▸ **The input**:

--- START ---

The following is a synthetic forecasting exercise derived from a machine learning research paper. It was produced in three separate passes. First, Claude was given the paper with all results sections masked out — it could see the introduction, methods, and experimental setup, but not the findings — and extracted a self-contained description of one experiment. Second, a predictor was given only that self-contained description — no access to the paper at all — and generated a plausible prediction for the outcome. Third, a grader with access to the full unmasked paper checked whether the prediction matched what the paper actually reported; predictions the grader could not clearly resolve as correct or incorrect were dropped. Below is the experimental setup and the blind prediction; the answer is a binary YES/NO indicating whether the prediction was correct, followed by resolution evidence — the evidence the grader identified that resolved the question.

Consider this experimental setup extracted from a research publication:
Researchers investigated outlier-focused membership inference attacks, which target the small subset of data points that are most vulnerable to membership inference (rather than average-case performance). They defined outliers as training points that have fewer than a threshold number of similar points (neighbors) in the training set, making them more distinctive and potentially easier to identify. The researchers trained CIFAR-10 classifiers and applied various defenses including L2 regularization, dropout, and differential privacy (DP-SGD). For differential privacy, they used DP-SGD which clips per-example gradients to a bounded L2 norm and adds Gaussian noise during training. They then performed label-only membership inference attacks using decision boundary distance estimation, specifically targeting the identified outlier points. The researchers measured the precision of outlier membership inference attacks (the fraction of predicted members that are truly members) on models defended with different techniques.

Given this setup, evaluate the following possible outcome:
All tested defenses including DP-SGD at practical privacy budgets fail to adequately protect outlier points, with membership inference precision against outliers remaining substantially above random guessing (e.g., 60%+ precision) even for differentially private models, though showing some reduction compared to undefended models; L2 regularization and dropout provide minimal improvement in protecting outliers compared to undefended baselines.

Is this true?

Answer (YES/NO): NO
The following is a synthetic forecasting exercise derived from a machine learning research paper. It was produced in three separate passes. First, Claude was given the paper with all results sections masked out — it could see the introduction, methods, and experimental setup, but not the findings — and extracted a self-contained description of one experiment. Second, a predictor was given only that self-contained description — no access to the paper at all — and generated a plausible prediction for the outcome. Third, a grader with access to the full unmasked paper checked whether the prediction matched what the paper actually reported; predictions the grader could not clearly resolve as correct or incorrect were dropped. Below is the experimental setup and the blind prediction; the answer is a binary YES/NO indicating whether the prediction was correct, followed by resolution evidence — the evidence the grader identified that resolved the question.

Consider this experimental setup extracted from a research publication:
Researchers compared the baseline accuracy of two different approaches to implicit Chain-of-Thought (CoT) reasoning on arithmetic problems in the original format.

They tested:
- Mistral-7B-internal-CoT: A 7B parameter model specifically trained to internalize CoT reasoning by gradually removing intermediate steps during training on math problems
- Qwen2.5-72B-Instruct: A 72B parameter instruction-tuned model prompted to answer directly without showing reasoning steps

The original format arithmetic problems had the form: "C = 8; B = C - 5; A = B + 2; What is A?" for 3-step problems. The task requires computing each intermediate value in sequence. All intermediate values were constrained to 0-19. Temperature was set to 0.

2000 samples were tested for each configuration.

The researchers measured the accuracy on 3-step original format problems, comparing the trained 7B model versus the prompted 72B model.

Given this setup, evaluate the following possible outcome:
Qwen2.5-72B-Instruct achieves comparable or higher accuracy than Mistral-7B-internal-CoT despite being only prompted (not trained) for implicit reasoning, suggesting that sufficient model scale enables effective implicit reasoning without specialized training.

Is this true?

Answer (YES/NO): YES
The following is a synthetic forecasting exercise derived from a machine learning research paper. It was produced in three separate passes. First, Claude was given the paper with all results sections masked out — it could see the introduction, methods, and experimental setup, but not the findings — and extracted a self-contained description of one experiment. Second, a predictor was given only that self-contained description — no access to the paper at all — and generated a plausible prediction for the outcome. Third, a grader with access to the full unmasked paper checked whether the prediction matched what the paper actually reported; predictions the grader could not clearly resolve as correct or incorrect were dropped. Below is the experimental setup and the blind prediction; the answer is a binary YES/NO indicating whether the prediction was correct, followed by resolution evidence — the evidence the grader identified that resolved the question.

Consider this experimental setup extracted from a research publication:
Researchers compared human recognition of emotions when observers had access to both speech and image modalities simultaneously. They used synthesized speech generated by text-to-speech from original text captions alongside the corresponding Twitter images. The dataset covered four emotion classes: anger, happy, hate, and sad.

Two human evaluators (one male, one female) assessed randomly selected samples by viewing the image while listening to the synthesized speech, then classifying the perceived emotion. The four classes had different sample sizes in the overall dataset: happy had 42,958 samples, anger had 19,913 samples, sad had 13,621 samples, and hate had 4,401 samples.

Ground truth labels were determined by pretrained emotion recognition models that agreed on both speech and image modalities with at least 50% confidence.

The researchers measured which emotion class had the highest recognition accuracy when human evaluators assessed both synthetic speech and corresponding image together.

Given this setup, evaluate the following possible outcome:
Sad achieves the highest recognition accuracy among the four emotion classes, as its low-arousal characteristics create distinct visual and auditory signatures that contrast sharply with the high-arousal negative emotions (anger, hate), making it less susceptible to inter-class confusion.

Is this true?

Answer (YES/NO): YES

--- END ---

Would you restate the material above word for word?

▸ **Result**:
The following is a synthetic forecasting exercise derived from a machine learning research paper. It was produced in three separate passes. First, Claude was given the paper with all results sections masked out — it could see the introduction, methods, and experimental setup, but not the findings — and extracted a self-contained description of one experiment. Second, a predictor was given only that self-contained description — no access to the paper at all — and generated a plausible prediction for the outcome. Third, a grader with access to the full unmasked paper checked whether the prediction matched what the paper actually reported; predictions the grader could not clearly resolve as correct or incorrect were dropped. Below is the experimental setup and the blind prediction; the answer is a binary YES/NO indicating whether the prediction was correct, followed by resolution evidence — the evidence the grader identified that resolved the question.

Consider this experimental setup extracted from a research publication:
Researchers investigated outlier-focused membership inference attacks, which target the small subset of data points that are most vulnerable to membership inference (rather than average-case performance). They defined outliers as training points that have fewer than a threshold number of similar points (neighbors) in the training set, making them more distinctive and potentially easier to identify. The researchers trained CIFAR-10 classifiers and applied various defenses including L2 regularization, dropout, and differential privacy (DP-SGD). For differential privacy, they used DP-SGD which clips per-example gradients to a bounded L2 norm and adds Gaussian noise during training. They then performed label-only membership inference attacks using decision boundary distance estimation, specifically targeting the identified outlier points. The researchers measured the precision of outlier membership inference attacks (the fraction of predicted members that are truly members) on models defended with different techniques.

Given this setup, evaluate the following possible outcome:
All tested defenses including DP-SGD at practical privacy budgets fail to adequately protect outlier points, with membership inference precision against outliers remaining substantially above random guessing (e.g., 60%+ precision) even for differentially private models, though showing some reduction compared to undefended models; L2 regularization and dropout provide minimal improvement in protecting outliers compared to undefended baselines.

Is this true?

Answer (YES/NO): NO
The following is a synthetic forecasting exercise derived from a machine learning research paper. It was produced in three separate passes. First, Claude was given the paper with all results sections masked out — it could see the introduction, methods, and experimental setup, but not the findings — and extracted a self-contained description of one experiment. Second, a predictor was given only that self-contained description — no access to the paper at all — and generated a plausible prediction for the outcome. Third, a grader with access to the full unmasked paper checked whether the prediction matched what the paper actually reported; predictions the grader could not clearly resolve as correct or incorrect were dropped. Below is the experimental setup and the blind prediction; the answer is a binary YES/NO indicating whether the prediction was correct, followed by resolution evidence — the evidence the grader identified that resolved the question.

Consider this experimental setup extracted from a research publication:
Researchers compared the baseline accuracy of two different approaches to implicit Chain-of-Thought (CoT) reasoning on arithmetic problems in the original format.

They tested:
- Mistral-7B-internal-CoT: A 7B parameter model specifically trained to internalize CoT reasoning by gradually removing intermediate steps during training on math problems
- Qwen2.5-72B-Instruct: A 72B parameter instruction-tuned model prompted to answer directly without showing reasoning steps

The original format arithmetic problems had the form: "C = 8; B = C - 5; A = B + 2; What is A?" for 3-step problems. The task requires computing each intermediate value in sequence. All intermediate values were constrained to 0-19. Temperature was set to 0.

2000 samples were tested for each configuration.

The researchers measured the accuracy on 3-step original format problems, comparing the trained 7B model versus the prompted 72B model.

Given this setup, evaluate the following possible outcome:
Qwen2.5-72B-Instruct achieves comparable or higher accuracy than Mistral-7B-internal-CoT despite being only prompted (not trained) for implicit reasoning, suggesting that sufficient model scale enables effective implicit reasoning without specialized training.

Is this true?

Answer (YES/NO): YES
The following is a synthetic forecasting exercise derived from a machine learning research paper. It was produced in three separate passes. First, Claude was given the paper with all results sections masked out — it could see the introduction, methods, and experimental setup, but not the findings — and extracted a self-contained description of one experiment. Second, a predictor was given only that self-contained description — no access to the paper at all — and generated a plausible prediction for the outcome. Third, a grader with access to the full unmasked paper checked whether the prediction matched what the paper actually reported; predictions the grader could not clearly resolve as correct or incorrect were dropped. Below is the experimental setup and the blind prediction; the answer is a binary YES/NO indicating whether the prediction was correct, followed by resolution evidence — the evidence the grader identified that resolved the question.

Consider this experimental setup extracted from a research publication:
Researchers compared human recognition of emotions when observers had access to both speech and image modalities simultaneously. They used synthesized speech generated by text-to-speech from original text captions alongside the corresponding Twitter images. The dataset covered four emotion classes: anger, happy, hate, and sad.

Two human evaluators (one male, one female) assessed randomly selected samples by viewing the image while listening to the synthesized speech, then classifying the perceived emotion. The four classes had different sample sizes in the overall dataset: happy had 42,958 samples, anger had 19,913 samples, sad had 13,621 samples, and hate had 4,401 samples.

Ground truth labels were determined by pretrained emotion recognition models that agreed on both speech and image modalities with at least 50% confidence.

The researchers measured which emotion class had the highest recognition accuracy when human evaluators assessed both synthetic speech and corresponding image together.

Given this setup, evaluate the following possible outcome:
Sad achieves the highest recognition accuracy among the four emotion classes, as its low-arousal characteristics create distinct visual and auditory signatures that contrast sharply with the high-arousal negative emotions (anger, hate), making it less susceptible to inter-class confusion.

Is this true?

Answer (YES/NO): YES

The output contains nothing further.